● TAREFA CURTA A: Reproduza na íntegra, sem qualquer alteração, o texto sobre a infância apresentado a seguir.

Ou In the box and dreaming...

Não consigo esquecer a expressão de alívio de um amigo no dia em que me apresentou sua nova morada, há alguns anos. Ele, finalmente, havia saído da casa dos pais e estava montando aquilo que, em breve, chamaria de seu lar. Com a expressão de alívio, vieram as palavras "se eu soubesse que crescer era tão bom, tinha dado um jeito de fazer isso antes". Desde então, a frase bate aqui na cachola, vez por outra, toda vez que vejo crianças adquirindo seus traumas inadvertidamente e sempre que me lembro dos meus.

Casimiro de Abreu cantou os versos de sua infância querida, na aurora da vida que os anos não trazem mais e, depois disso, o saudosismo do estilo romântico virou quase uma lei na evocação das primeiras memórias. Mas eu nunca consegui me identificar com esses versos. É que, depois dos 4 anos, minha infância virou uma sucessão de episódios odiáveis que me faziam pensar em uma única coisa: fechar os olhos e crescer o mais rápido possível.

● TAREFA CURTA B: Diga apenas o número de linhas dos registros abaixo que contêm a palavra "stand", respeitando a diferença entre maiúsculas e minúsculas.

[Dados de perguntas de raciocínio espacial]
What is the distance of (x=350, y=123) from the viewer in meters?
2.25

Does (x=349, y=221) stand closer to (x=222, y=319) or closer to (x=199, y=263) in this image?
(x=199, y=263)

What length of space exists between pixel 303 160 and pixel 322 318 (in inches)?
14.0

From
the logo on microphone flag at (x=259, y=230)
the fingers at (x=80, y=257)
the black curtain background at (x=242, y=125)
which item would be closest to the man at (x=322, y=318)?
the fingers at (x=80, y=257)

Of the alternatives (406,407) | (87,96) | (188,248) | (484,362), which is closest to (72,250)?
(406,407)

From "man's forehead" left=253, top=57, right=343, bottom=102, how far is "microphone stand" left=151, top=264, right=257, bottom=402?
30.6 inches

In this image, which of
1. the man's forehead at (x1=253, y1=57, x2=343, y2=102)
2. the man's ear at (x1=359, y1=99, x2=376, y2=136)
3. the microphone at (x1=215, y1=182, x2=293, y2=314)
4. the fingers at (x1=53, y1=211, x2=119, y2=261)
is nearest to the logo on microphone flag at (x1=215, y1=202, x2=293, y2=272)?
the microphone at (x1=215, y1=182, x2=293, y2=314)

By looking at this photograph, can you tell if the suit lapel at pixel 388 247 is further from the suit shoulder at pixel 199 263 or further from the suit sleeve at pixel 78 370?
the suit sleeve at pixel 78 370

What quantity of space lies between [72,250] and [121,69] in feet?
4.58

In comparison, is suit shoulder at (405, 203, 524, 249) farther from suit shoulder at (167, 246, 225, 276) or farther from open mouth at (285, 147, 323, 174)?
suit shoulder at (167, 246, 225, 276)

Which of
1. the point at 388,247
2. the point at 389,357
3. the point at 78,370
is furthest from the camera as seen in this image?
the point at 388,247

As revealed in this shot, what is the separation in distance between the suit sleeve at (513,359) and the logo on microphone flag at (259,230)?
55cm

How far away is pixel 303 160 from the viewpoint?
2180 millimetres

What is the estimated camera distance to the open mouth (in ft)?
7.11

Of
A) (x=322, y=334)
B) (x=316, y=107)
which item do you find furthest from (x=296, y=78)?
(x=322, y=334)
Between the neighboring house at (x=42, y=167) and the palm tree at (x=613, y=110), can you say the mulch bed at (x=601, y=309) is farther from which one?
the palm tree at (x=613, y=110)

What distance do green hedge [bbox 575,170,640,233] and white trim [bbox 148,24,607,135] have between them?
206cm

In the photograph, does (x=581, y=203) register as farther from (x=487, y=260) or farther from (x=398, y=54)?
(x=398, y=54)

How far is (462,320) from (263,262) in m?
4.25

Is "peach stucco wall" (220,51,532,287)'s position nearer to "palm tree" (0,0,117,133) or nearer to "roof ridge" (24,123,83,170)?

● RESPOSTA ESCRITA A:
Ou In the box and dreaming...

Não consigo esquecer a expressão de alívio de um amigo no dia em que me apresentou sua nova morada, há alguns anos. Ele, finalmente, havia saído da casa dos pais e estava montando aquilo que, em breve, chamaria de seu lar. Com a expressão de alívio, vieram as palavras "se eu soubesse que crescer era tão bom, tinha dado um jeito de fazer isso antes". Desde então, a frase bate aqui na cachola, vez por outra, toda vez que vejo crianças adquirindo seus traumas inadvertidamente e sempre que me lembro dos meus.

Casimiro de Abreu cantou os versos de sua infância querida, na aurora da vida que os anos não trazem mais e, depois disso, o saudosismo do estilo romântico virou quase uma lei na evocação das primeiras memórias. Mas eu nunca consegui me identificar com esses versos. É que, depois dos 4 anos, minha infância virou uma sucessão de episódios odiáveis que me faziam pensar em uma única coisa: fechar os olhos e crescer o mais rápido possível.

● RESPOSTA ESCRITA B: 2